Policing and the deaf

A few years ago, a homeless Seattle man who was deaf in one ear was gunned down by police because he refused their orders to drop the knife he used for whittling. He was facing away from them at the time. In a lawsuit filed this year, a deaf California man alleges that police shot him with a stun gun and beat him until he lost consciousness because they mistook his signing for an aggressive gesture. He was helping a friend move when the police received a false call about a possible burglary. (The police dispute his claims.)

In January, an elderly deaf man in Oklahoma was severely beaten by police during a traffic stop. They say he refused to obey their commands and made a gesture that looked like he was reaching for a gun. He says he was reaching for a hearing-impaired aid so that he could communicate with them. Last June, a Washington state woman said she was beaten by a police officer because she was unable to hear his commands. Last March, a deaf Minnesota man received a little over $300,000 in settlement payments after he was beaten by police during a traffic stop. He says the altercation began when he attempted to tell the first officer he was deaf and asked to communicate in writing.

### Direction 1:
Reproduce word for word the stretch of the listing from the line containing "Can you identify" through the end of the listing.

Spatial relation data:
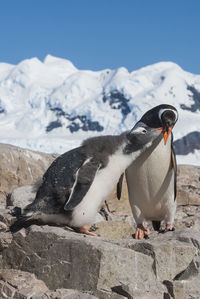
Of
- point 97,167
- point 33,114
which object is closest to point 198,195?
point 97,167

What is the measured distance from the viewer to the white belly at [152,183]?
18.7ft

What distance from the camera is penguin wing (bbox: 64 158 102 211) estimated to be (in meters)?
4.66

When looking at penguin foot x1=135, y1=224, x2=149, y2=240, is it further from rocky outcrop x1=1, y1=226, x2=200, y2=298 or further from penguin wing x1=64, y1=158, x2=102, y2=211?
penguin wing x1=64, y1=158, x2=102, y2=211

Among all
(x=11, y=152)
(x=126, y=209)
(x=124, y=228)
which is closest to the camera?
(x=124, y=228)

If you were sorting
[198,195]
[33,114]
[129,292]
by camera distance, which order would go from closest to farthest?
[129,292], [198,195], [33,114]

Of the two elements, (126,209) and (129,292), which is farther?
(126,209)

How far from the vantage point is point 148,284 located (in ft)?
13.0

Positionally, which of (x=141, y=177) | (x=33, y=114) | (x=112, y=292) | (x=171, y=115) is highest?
(x=33, y=114)

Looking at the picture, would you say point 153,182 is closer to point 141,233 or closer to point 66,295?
point 141,233

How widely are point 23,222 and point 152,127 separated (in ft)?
5.48

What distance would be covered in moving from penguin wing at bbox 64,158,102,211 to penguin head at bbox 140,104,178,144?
93cm

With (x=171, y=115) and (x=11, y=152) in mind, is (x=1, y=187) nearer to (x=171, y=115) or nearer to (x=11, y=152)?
(x=11, y=152)

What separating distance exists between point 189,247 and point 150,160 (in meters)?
1.37

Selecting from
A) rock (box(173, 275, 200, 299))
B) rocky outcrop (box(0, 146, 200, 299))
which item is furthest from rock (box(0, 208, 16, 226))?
rock (box(173, 275, 200, 299))
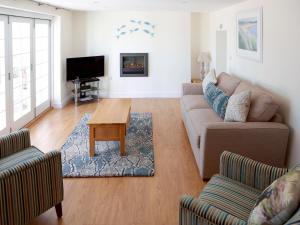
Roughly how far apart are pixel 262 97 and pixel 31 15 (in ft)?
14.0

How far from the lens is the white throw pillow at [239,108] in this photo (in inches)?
142

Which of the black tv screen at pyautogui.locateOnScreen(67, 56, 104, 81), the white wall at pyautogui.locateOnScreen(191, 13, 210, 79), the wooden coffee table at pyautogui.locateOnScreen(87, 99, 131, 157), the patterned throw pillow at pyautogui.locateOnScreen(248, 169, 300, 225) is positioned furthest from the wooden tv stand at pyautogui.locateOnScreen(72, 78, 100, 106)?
the patterned throw pillow at pyautogui.locateOnScreen(248, 169, 300, 225)

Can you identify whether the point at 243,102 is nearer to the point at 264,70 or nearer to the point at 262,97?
the point at 262,97

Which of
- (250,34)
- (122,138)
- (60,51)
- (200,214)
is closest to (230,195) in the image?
(200,214)

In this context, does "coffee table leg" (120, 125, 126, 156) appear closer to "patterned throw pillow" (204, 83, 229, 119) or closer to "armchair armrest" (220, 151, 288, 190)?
"patterned throw pillow" (204, 83, 229, 119)

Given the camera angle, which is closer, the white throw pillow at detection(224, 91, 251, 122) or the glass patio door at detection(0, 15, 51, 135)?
the white throw pillow at detection(224, 91, 251, 122)

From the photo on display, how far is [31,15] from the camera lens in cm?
575

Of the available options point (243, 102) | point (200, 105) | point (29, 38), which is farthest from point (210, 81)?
point (29, 38)

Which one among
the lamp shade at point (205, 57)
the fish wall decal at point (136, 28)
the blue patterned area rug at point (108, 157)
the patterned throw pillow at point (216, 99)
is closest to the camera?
the blue patterned area rug at point (108, 157)

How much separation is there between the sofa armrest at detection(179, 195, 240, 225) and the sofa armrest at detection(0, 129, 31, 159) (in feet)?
5.83

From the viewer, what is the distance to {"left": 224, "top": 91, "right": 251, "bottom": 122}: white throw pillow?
360 cm

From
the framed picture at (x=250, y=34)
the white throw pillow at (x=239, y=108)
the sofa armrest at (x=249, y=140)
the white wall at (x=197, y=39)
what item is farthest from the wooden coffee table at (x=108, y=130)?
the white wall at (x=197, y=39)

### Direction 2:
Translate this sentence from the article on policing and the deaf into Spanish: "He was facing away from them at the time."

### Final result 1:
Can you identify whether the point at 243,102 is nearer to the point at 264,70 or nearer to the point at 262,97?
the point at 262,97

Which of
- (250,34)
- (122,138)
- (60,51)
- (200,214)
is closest to (230,195) in the image?
(200,214)

In this context, does "coffee table leg" (120, 125, 126, 156) appear closer to "patterned throw pillow" (204, 83, 229, 119) or closer to "armchair armrest" (220, 151, 288, 190)?
"patterned throw pillow" (204, 83, 229, 119)

Given the camera angle, which is closer, the white throw pillow at detection(224, 91, 251, 122) or the glass patio door at detection(0, 15, 51, 135)?
the white throw pillow at detection(224, 91, 251, 122)

From the photo on display, how far is [31,15] from the camera lens in cm?
575

Of the available options point (243, 102) | point (200, 105) | point (29, 38), which is farthest from point (210, 81)?
point (29, 38)

Which one among
the lamp shade at point (205, 57)
the fish wall decal at point (136, 28)
the blue patterned area rug at point (108, 157)
the patterned throw pillow at point (216, 99)
is closest to the camera?
the blue patterned area rug at point (108, 157)

How much separation is there between the sofa armrest at detection(179, 195, 240, 225) and the sofa armrest at detection(0, 129, 31, 159) (in feet)?
5.83

From the viewer, what is the distance to {"left": 224, "top": 91, "right": 251, "bottom": 122}: white throw pillow?
360 cm

From
the framed picture at (x=250, y=34)
the white throw pillow at (x=239, y=108)
the sofa armrest at (x=249, y=140)
the white wall at (x=197, y=39)
what item is farthest from the wooden coffee table at (x=108, y=130)?
the white wall at (x=197, y=39)

### Final result 2:
En ese momento, él estaba de espaldas a ellos.